Generalization and Random Sampling
The goal in many studies is to provide information about some characteristic of a population. For example, you may want to say something about the percentage of Americans who would support a particular piece of legislation. Or, you may want to provide information about the average amount of time University of Minnesota students take to graduate. One potential solution to obtain such information would be to collect the necessary data from every member of the target population.
In many studies, however, it may not be feasible given time and money constraints to collect data from each member of the population. In these cases it is only possible to consider data collected for a smaller subset, or sample from that population. In these cases, the characteristic of the population would be estimated from the sample data and inferences would be drawn about the population. The key is then to carefully select the sample so that the results estimated from the sample are representative of the characteristic in the larger population.

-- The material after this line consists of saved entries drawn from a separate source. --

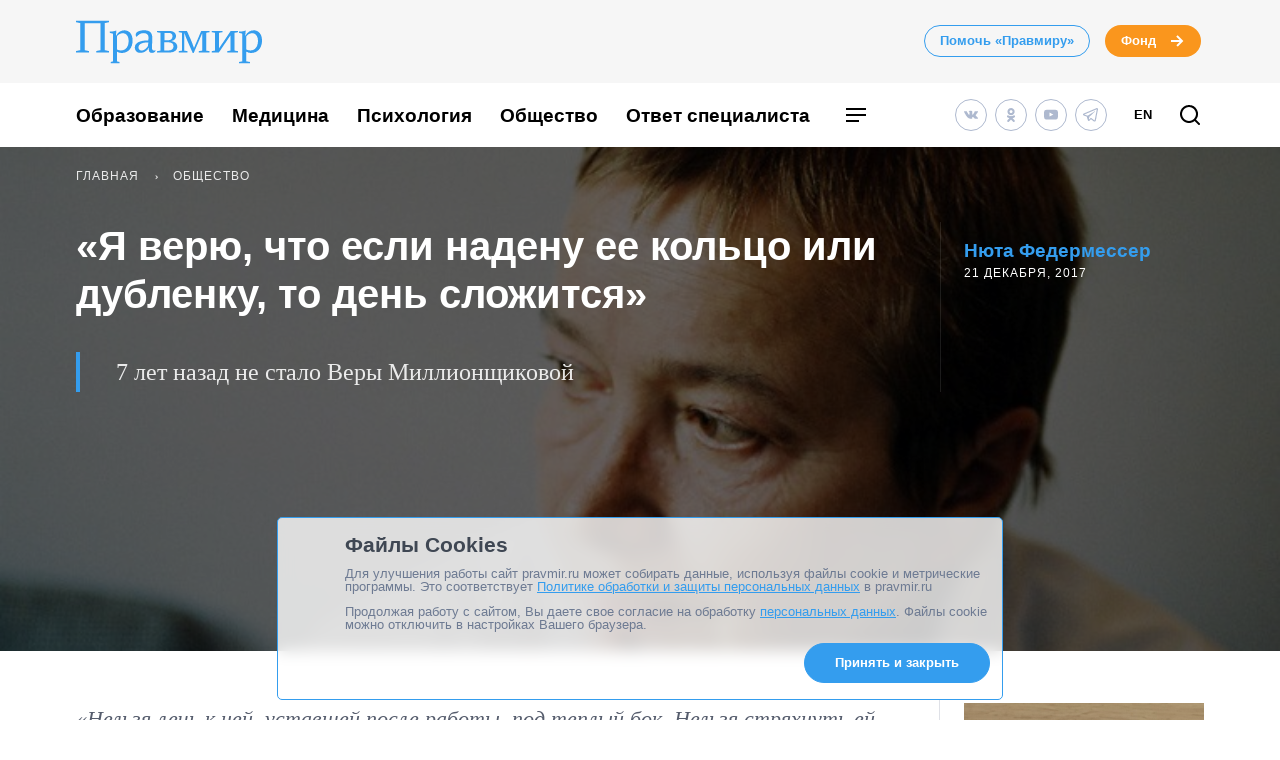

--- FILE ---
content_type: application/javascript; charset=UTF-8
request_url: https://www.pravmir.ru/wp-content/themes/pravmir-v4/assets/build/js/chunk-560.a33995c576eb62df54e2.js
body_size: 222
content:
(self.webpackChunk=self.webpackChunk||[]).push([[560],{8560:function(){var e=document.querySelector(".js_hh_cookies_popup");"true"!==localStorage.getItem("hh_is_check_cookies")&&(e.style.display="block",setTimeout((function(){e.style.opacity="1"}),500)),e.querySelector(".hh-button").addEventListener("click",(function(t){t.preventDefault(),e.style.opacity="0",setTimeout((function(){e.style.display="none"}),500),localStorage.setItem("hh_is_check_cookies","true")}))}}]);
//# sourceMappingURL=chunk-560.a33995c576eb62df54e2.js.map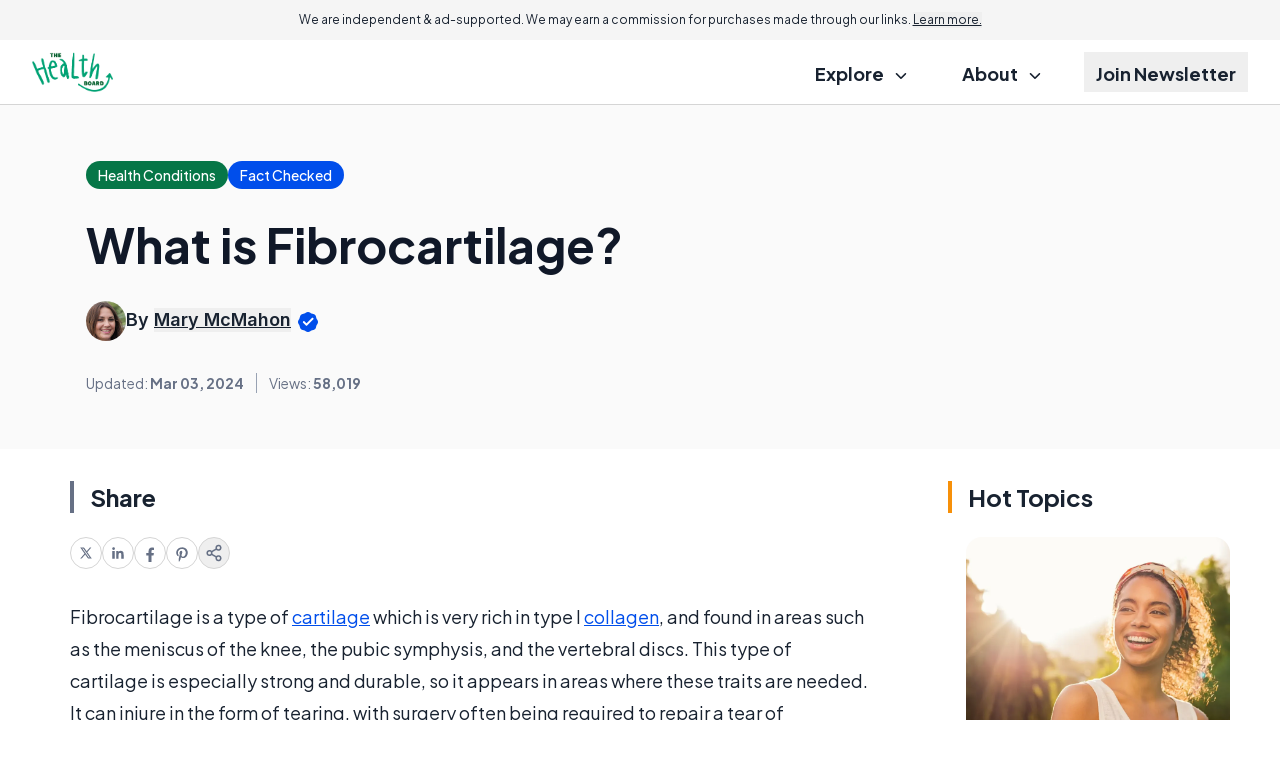

--- FILE ---
content_type: image/svg+xml
request_url: https://assets.thehealthboard.com/res/common/img/public/socila-facebook.svg
body_size: 647
content:
<svg width="48" height="48" viewBox="0 0 48 48" fill="none" xmlns="http://www.w3.org/2000/svg">
<path d="M48 24C48 10.7438 37.2562 0 24 0C10.7438 0 0 10.7438 0 24C0 35.9813 8.775 45.9094 20.25 47.7094V30.9375H14.1562V24H20.25V18.7125C20.25 12.6984 23.8313 9.375 29.3156 9.375C31.9406 9.375 34.6875 9.84375 34.6875 9.84375V15.75H31.6594C28.6781 15.75 27.75 17.6016 27.75 19.5V24H34.4062L33.3422 30.9375H27.75V47.7094C39.225 45.9094 48 35.9813 48 24Z" fill="#3B5998"/>
<path d="M33.3422 30.9375L34.4062 24H27.75V19.5C27.75 17.6016 28.6781 15.75 31.6594 15.75H34.6875V9.84375C34.6875 9.84375 31.9406 9.375 29.3156 9.375C23.8313 9.375 20.25 12.6984 20.25 18.7125V24H14.1562V30.9375H20.25V47.7094C21.4734 47.9016 22.725 48 24 48C25.275 48 26.5266 47.9016 27.75 47.7094V30.9375H33.3422Z" fill="white"/>
</svg>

Drawing conclusions about the larger population based on information from a sample is called statistical inference.
VOCABULARY
The population is the entire collection of who or what (e.g., the observational units) that you would like to draw inferences about. A sample is a subset of observational units from the population.

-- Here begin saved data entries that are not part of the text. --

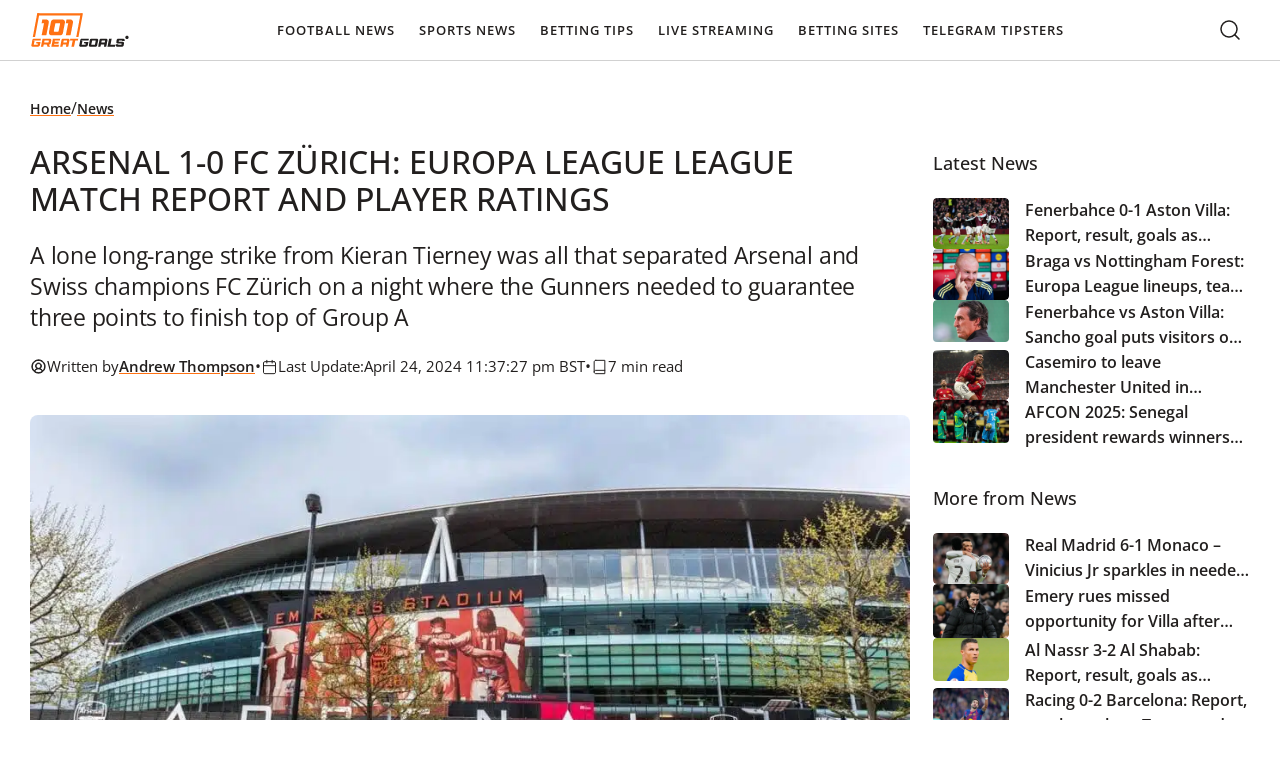

--- FILE ---
content_type: text/html; charset=utf-8
request_url: https://www.google.com/recaptcha/api2/aframe
body_size: 269
content:
<!DOCTYPE HTML><html><head><meta http-equiv="content-type" content="text/html; charset=UTF-8"></head><body><script nonce="kSVDCmQBHFZWNX5uAoucRw">/** Anti-fraud and anti-abuse applications only. See google.com/recaptcha */ try{var clients={'sodar':'https://pagead2.googlesyndication.com/pagead/sodar?'};window.addEventListener("message",function(a){try{if(a.source===window.parent){var b=JSON.parse(a.data);var c=clients[b['id']];if(c){var d=document.createElement('img');d.src=c+b['params']+'&rc='+(localStorage.getItem("rc::a")?sessionStorage.getItem("rc::b"):"");window.document.body.appendChild(d);sessionStorage.setItem("rc::e",parseInt(sessionStorage.getItem("rc::e")||0)+1);localStorage.setItem("rc::h",'1769115479048');}}}catch(b){}});window.parent.postMessage("_grecaptcha_ready", "*");}catch(b){}</script></body></html>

In statistical inference, generalization refers to the approipriateness of using sample data to draw conclusions about the larger population from which the sample was drawn. In practice, statisticians compute a summary measure from their sample (called a statistic) and use it as as estimate for that same summary measure in the population (called a parameter).
VOCABULARY
Population summary measures are called parameters. Sample estimates of parameters are referred to as statistics.
Whether that sample statistic is a statistically good estimate of the population parameter depends on whether the sample is statistically “representative” of the population. In order for the sample to be statistically representative of the population, the sampling units (i.e., cases) in the sample need to have been chosen using an unbiased sampling method—that is, the selection of sample cases has not introduced statistical bias. Statistical bias is when sample statistics differ systematically from the population parameter. The key here is the word “systematically”. This implies that there is something in the underlying process (aside from random variation) that is affecting the estimation process.
Statistical Bias
To help you think about bias, imagine a person, Arthur Dent, has lost his keys. The actual location of the keys, the Library, is akin to the population parameter. Arthur believes he lost his keys at the Supermarket and searches several places around the Supermarket. The locations where Arthur searches are like sample statistics.

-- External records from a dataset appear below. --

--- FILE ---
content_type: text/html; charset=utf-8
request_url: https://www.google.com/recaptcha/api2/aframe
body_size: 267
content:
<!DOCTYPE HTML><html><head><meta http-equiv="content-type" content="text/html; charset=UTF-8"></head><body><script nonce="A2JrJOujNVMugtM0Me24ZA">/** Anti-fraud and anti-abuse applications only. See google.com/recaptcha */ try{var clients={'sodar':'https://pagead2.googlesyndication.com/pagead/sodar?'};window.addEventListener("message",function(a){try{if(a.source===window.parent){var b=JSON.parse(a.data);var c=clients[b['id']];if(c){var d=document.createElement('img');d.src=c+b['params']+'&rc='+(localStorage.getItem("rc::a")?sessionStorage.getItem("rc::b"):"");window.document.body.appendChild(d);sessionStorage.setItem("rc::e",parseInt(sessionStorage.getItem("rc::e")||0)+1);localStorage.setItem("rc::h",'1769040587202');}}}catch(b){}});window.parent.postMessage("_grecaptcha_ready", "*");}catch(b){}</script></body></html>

Figure 1 is a metaphor for the concept of statistical bias. Arthur’s search locations (sample statistics) are systematically in the wrong place. On average, where Arthur searched (the middle of the yellow circle) is not the actual location of the keys. Compare this with the search locations in Figure 2.
Figure 2 is a metaphor for unbiasedness. On average, where Arthur searched is the location of the keys. There are a couple of other concepts that this metaphor can help us think about.
Even in Figure 2, none of the actual search locations were right at the keys. Some of the locations were too far to the left of the keys, and others were too far to the right of the keys. However, ON AVERAGE, the search locations “found” the keys. The way we define unbiased is that the AVERAGE of the statistics is at the population parameter.
Average has nothing to do with the size of the yellow circle. (The size of the circle is related to the amount of sampling variation, a concept we will deal with in Unit 4.) The two figures in Figure 3 (below) also illustrate unbiasedness (left) and bias (right), despite the size of the yellow circle.
The last concept about bias to point out is that bias (or unbiasedness) is a property of the sampling method. The reason the search locations were not in the right place is because the method Arthur used to pick the search locations was biased. He thought he lost his keys in the Supermarket, so that is where he looked.
Unbiased Sampling Method
The key to whether study results generalize to the larger population is whether the sample cases were selected from that population using an unbiased sampling method. One unbiased sampling method is random sampling. Random sampling uses chance to select the sampling units (participants) from the larger population. When random sampling has been employed in a study, the unbiasedness of the sampling method is strong evidence for generalization; we have a much higher belief in generalizations to the larger population.
There are many random sampling methods employed by researchers. For example:
The most elementary of these methods is simple random sampling. To draw a simple random sample we need a list of EVERY member of the population. This list is called the sampling frame. (Obtaining a sampling frame can be very difficult. Try obtaining a list of everyone who lives in the United States!) Then we employ randomness to draw out sampling units, with the caveat that each unit in the sampling frame has an equal chance of being drawn.
This is akin to drawing names out of a hat. Everyone’s name is written down (the sampling frame) and added to the hat. Then a chance mechanism is employed to draw out a name. Ideally, there would be no sytematic bias in the selection of names from the hat (e.g., all the pieces of paper would be the same size; the person drawing would be equally likely to draw a name from the top of the hat as the bottom of the hat).
KEY QUESTION FOR GENERALIZATION
One key question to ask when you are considering whether generalizations are appropriate is: How were the sample cases selected? If the answer is they were selected using an unbiased sampling method like simple random sampling, then your sample findings do generalize to the population. If the answer is that they were not selected using an unbiased sampling method, then the sample findings probably do NOT generalize to the population.